Group Name Eagle County Government Group Number 713309
(the “Policy”) issued by ReliaStar; and
WHEREAS, the parties desire to enter into a premium refund arrangement whereby the Company will refund to the Policyholder a portion of the premiums paid to the
Company based upon the claims experience of the Policy during the Contract Period in accordance with the terms and conditions set forth in this Agreement.
NOW THEREFORE, in consideration of the covenants contained herein the parties agree as follows:
ARTICLE I
DEFINITIONS
1. “Billed Premium” means the amount of premium billed to the Policyholder during the Contract Period.
2. “Contract Period” - means the period specified on the Excess Risk Schedule attached to the Policy.
3. “Eligible Individual Excess Risk Benefits” - means the total amount of Individual Excess Risk Expenses paid to the Policyholder as Individual Excess
risk benefits under the Policy for the Contract Period.
4. “Incurred Loss Ratio” means the Eligible Individual Excess Risk Benefits paid by ReliaStar divided by the Billed Premium minus Broker Commission.
5. “Policy” - means the Individual Excess Risk Insurance policy issued by ReliaStar to the Policyholder.
6. “Surplus” means the Target Loss Ratio less the Incurred Loss Ratio multiplied by the Billed Premium minus Broker Commission.
7. “Target Loss Ratio” – means the targeted percentage of losses set forth in Article II of this Agreement determined by the Company.
All capitalized terms not defined above shall have the meaning provided for in the Policy
ARTICLE II
EXPERIENCE REFUND ARRANGEMENT
1. Renewal Requirement.
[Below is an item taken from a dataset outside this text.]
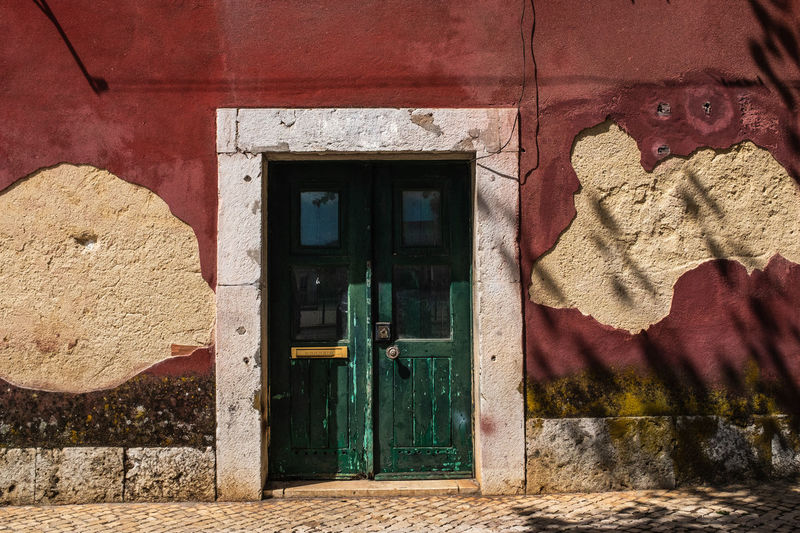 Closed door of old house in lisbon. the wall is deteriorated by rising damp and peeling plaster.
The Policyholder agrees that the payment of any refund of a portion of the premium shall be subject to renewal of the Policy
for the next following Contract Period and each subsequent renewal Contract Period while this Agreement remains in force. The Policyholder waives
any and all rights to any premium refund provided for in this Agreement if the Policyholder terminates the Policy prior to the end of the initial Contract
Period or at renewal of the Policy in any subsequent Contract Period.
2. Final Audit. The Company will conduct a final audit of all claims submitted under the Policy for the Contract Period beginning on or after one-hundred
and eighty (180) days following the last day of the Contract Period. Based upon such audit, the Company will provide payment of any unpaid benefits
for submitted and approved Eligible Excess Risk Expenses.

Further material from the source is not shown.